--- Start Document ---

We are all right proud of ya....


----------



## John V. (May 19, 2011)

Well done Jeff. Congratulations!


----------



## markland (May 19, 2011)

Congrats Jeff and so deserving to such a fine feller!  Betcha can't wait to do it all over again!!


----------



## Bowana (May 19, 2011)

Good job Jeff!


----------



## ChrisSpikes (May 19, 2011)

Good deal!  Field quartering is the only way to go.


----------



## gurn (May 19, 2011)

Congratulations Jeff! Man ya hit that one good! 
Great story to.


----------



## Longstreet1 (May 19, 2011)

If I where a hog I would get the heck out of GA with all these killers.


----------



## baldfish (May 19, 2011)

--- End Document ---

- **Brief**:
Repeat word for word the part of the forum thread that opens with the words containing "## ChrisSpikes (May" and closes with "that one good!". The listing comes from a separate source unrelated to the forum thread.

--- Start Data section ---

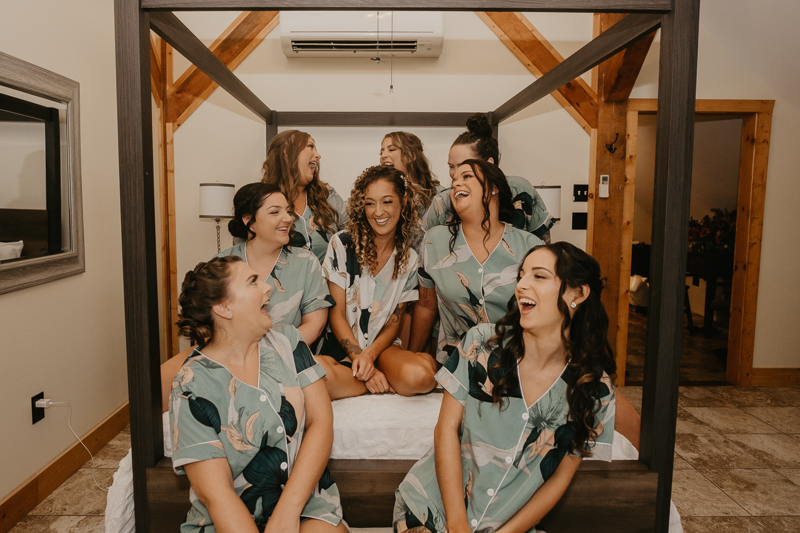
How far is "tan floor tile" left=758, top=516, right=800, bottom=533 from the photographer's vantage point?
7.05ft

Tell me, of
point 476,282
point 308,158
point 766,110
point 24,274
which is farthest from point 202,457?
point 766,110

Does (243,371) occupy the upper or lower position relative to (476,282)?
lower

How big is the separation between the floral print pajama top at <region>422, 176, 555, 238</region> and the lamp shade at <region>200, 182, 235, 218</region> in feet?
5.02

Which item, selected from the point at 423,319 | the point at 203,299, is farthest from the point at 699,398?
the point at 203,299

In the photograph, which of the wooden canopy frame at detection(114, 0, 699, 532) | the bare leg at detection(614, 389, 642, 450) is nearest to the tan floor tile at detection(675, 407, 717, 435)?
the bare leg at detection(614, 389, 642, 450)

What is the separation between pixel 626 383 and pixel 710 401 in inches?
23.0

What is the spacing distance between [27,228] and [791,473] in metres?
3.81

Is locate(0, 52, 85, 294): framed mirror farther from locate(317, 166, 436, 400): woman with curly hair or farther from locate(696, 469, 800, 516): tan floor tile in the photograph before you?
locate(696, 469, 800, 516): tan floor tile

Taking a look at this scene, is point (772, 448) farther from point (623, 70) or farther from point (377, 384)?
point (623, 70)

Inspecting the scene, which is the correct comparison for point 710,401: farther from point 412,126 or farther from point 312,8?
point 312,8

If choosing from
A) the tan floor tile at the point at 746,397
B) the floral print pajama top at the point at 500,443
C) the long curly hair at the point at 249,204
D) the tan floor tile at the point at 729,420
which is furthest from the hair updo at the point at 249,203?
the tan floor tile at the point at 746,397

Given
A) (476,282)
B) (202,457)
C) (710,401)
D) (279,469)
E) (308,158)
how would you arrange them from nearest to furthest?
(202,457), (279,469), (476,282), (308,158), (710,401)

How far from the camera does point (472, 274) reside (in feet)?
6.75

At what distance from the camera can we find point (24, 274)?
7.16ft
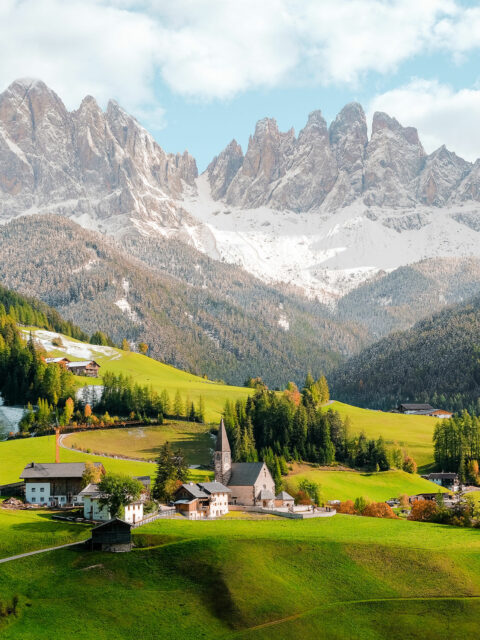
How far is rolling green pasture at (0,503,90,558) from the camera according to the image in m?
75.9

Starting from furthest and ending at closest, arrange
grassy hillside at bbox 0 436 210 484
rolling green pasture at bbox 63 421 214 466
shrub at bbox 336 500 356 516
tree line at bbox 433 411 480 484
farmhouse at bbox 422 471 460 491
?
tree line at bbox 433 411 480 484 → farmhouse at bbox 422 471 460 491 → rolling green pasture at bbox 63 421 214 466 → grassy hillside at bbox 0 436 210 484 → shrub at bbox 336 500 356 516

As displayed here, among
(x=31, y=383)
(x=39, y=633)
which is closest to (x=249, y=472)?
(x=39, y=633)

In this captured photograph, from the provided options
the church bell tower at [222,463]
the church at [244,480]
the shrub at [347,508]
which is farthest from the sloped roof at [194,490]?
the shrub at [347,508]

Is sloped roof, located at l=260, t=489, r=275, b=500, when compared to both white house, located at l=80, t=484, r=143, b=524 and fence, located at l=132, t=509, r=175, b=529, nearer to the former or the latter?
fence, located at l=132, t=509, r=175, b=529

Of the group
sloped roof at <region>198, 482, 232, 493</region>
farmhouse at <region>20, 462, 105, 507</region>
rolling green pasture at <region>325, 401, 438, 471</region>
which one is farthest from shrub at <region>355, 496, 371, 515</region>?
rolling green pasture at <region>325, 401, 438, 471</region>

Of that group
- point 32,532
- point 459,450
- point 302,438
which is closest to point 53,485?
point 32,532

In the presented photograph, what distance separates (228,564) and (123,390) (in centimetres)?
11149

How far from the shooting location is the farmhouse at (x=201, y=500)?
100 m

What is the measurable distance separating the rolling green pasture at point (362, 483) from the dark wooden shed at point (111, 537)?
5057 cm

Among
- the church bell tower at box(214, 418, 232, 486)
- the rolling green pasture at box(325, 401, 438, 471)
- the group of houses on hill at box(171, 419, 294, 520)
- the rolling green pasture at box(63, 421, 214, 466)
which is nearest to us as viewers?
the group of houses on hill at box(171, 419, 294, 520)

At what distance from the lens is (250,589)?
6919 cm

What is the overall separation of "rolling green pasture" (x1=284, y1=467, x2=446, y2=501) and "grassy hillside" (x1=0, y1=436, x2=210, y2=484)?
19426mm

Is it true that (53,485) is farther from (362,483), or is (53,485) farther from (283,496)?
(362,483)

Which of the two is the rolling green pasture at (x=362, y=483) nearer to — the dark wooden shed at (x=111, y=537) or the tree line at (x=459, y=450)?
the tree line at (x=459, y=450)
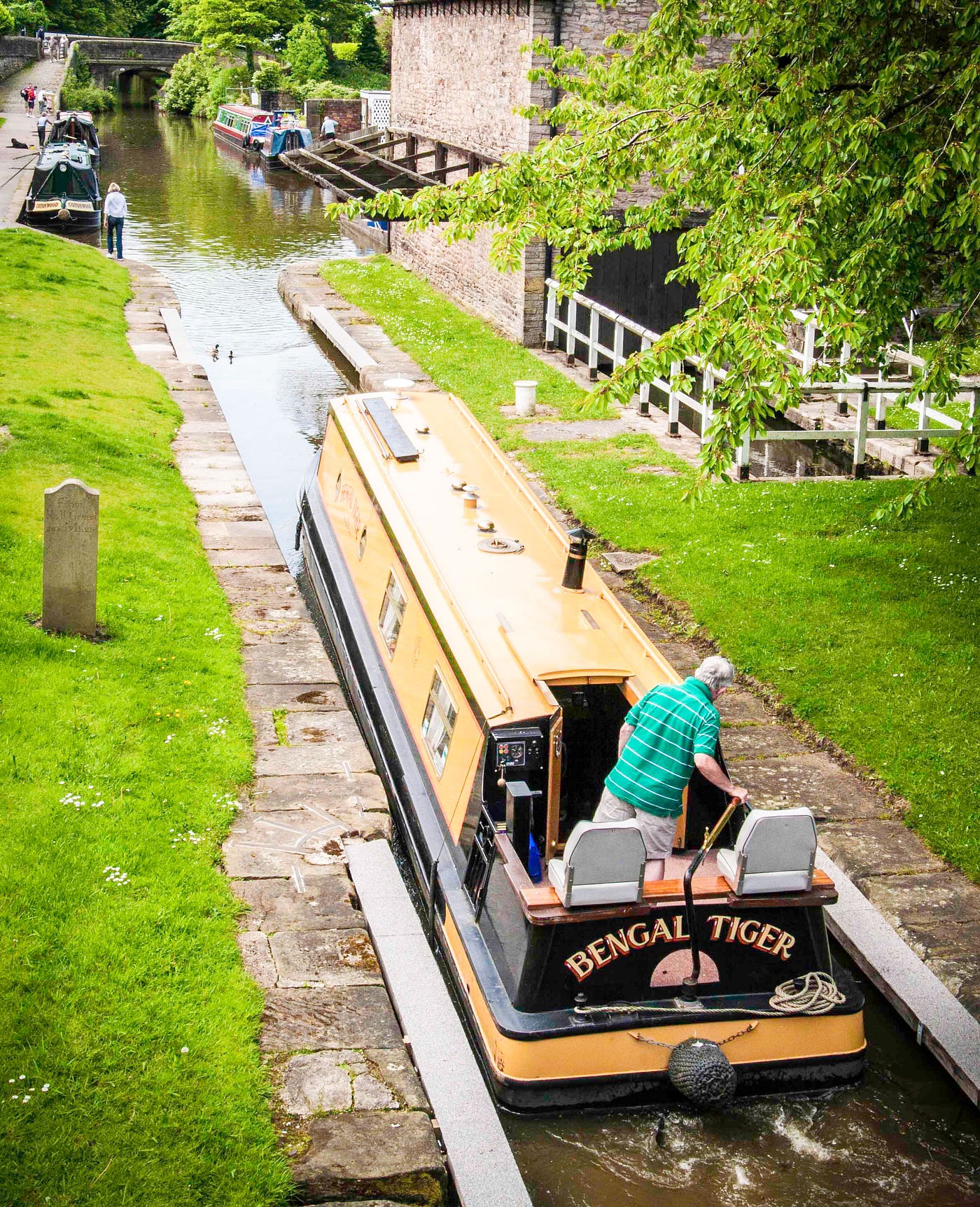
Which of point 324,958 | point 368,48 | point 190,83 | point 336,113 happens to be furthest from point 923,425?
point 368,48

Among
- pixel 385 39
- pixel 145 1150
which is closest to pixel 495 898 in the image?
pixel 145 1150

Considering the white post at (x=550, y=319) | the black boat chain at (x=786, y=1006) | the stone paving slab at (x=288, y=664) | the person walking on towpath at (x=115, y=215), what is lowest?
the black boat chain at (x=786, y=1006)

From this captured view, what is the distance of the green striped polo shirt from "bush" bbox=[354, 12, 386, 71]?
217ft

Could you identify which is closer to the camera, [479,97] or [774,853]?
[774,853]

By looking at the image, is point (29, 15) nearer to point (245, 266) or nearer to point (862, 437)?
point (245, 266)

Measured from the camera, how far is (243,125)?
50.7 meters

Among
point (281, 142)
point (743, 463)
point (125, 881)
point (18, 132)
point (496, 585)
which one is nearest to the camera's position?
point (125, 881)

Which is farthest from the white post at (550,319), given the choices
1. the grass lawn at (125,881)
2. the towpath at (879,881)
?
the towpath at (879,881)

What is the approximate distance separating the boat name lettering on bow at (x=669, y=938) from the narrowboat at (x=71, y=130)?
3848cm

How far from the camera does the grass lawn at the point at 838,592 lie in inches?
332

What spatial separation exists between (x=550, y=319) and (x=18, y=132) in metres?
32.3

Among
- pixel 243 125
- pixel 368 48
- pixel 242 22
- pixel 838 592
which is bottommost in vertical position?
pixel 838 592

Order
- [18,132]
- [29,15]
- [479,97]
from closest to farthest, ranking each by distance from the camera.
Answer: [479,97] → [18,132] → [29,15]

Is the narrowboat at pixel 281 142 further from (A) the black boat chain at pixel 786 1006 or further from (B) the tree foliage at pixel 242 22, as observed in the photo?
(A) the black boat chain at pixel 786 1006
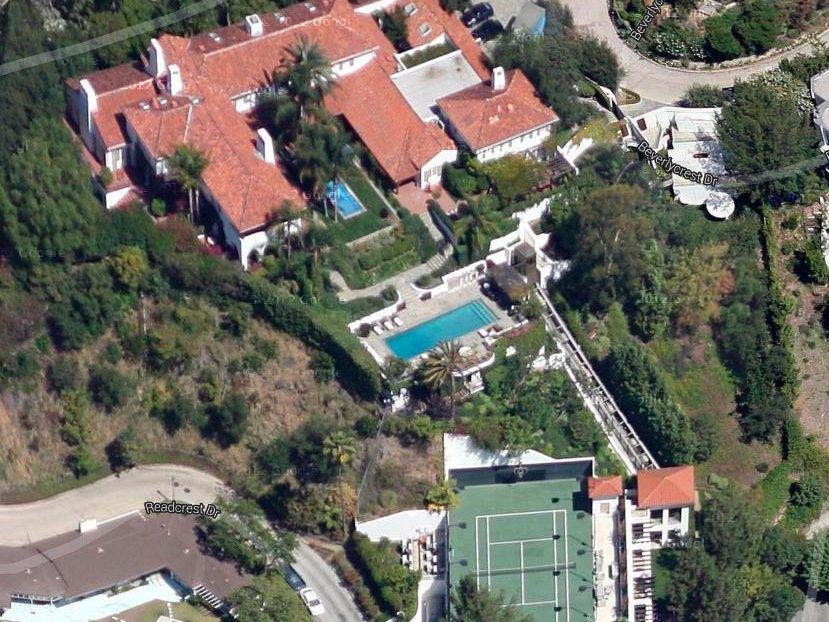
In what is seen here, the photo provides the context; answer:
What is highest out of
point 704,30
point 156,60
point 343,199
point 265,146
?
point 704,30

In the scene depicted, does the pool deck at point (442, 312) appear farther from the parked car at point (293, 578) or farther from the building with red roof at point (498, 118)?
the parked car at point (293, 578)

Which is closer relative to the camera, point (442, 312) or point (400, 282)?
point (442, 312)

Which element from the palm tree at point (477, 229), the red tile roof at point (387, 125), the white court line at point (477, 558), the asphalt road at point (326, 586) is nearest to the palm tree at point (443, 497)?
the white court line at point (477, 558)

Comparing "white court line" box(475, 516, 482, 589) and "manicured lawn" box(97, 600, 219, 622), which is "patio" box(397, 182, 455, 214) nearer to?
"white court line" box(475, 516, 482, 589)

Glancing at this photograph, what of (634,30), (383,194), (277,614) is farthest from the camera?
(634,30)

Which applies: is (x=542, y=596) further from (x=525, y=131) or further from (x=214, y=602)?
(x=525, y=131)

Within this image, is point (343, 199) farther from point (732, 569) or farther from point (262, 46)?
point (732, 569)

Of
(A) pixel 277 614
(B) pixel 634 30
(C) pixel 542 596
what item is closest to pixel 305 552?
(A) pixel 277 614

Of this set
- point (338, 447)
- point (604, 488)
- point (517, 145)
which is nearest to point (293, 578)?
point (338, 447)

--- End Data section ---

- **Response to the task**:
## ChrisSpikes (May 19, 2011)

Good deal!  Field quartering is the only way to go.


----------



## gurn (May 19, 2011)

Congratulations Jeff! Man ya hit that one good!